■ Activities
[1] In the implementation plan, what count is given for patents?
[2] Echo the part of the implementation plan that starts with the words containing "WIMS Entities Mapper" and ends with "(Hydra / JSON-LD)".

WIMS Entities Mapper — Implementation Plan

API Findings

Base URL & Auth

Host: https://wims-api.winglegroup.com — PHP 7.4 / Symfony / API Platform (Hydra / JSON-LD)

Key Entity Counts

Companies

13,739

/api/companies

Brands

17,332

/api/brands

Products

78,719

/api/products

Patents

2,807,127

/api/patents

Trademarks (TM items)

4,545,489

/api/trademark_items

Trademark Holders

4,552,327

/api/trademark_holders

Patent Applicants (raw)

6,532,620

/api/patent_applicants

Unique Applicant Names

1,479,130

/api/patents/applicants

Existing Relationships (partial coverage)

■ Provided material
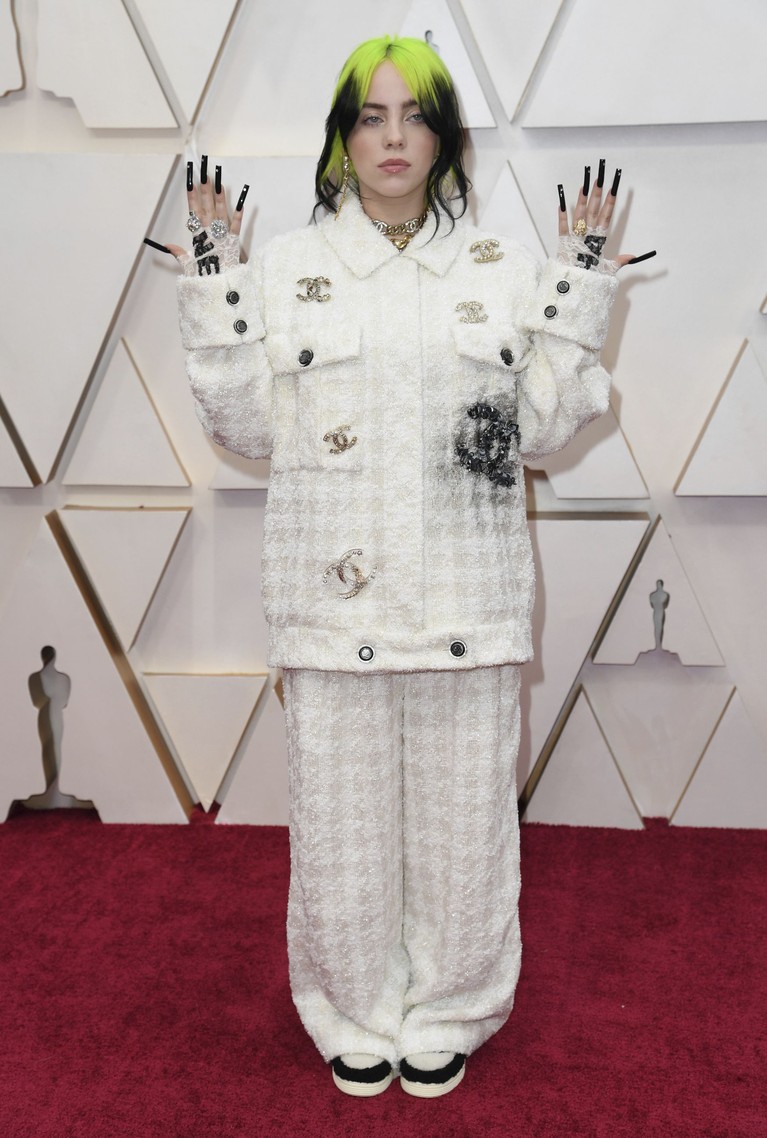 7 Selebriti dengan Kostum Terburuk di Oscar 2020 Berikut ini 7 busana terburuk di karpet merah perhelatan Oscar 2020 yang berlangsung di Dolby Theatre, Los Angeles, Hollywood pada Minggu (9/2) waktu setempat.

■ Exercise answers
[1] 2,807,127

[2]
WIMS Entities Mapper — Implementation Plan

API Findings

Base URL & Auth

Host: https://wims-api.winglegroup.com — PHP 7.4 / Symfony / API Platform (Hydra / JSON-LD)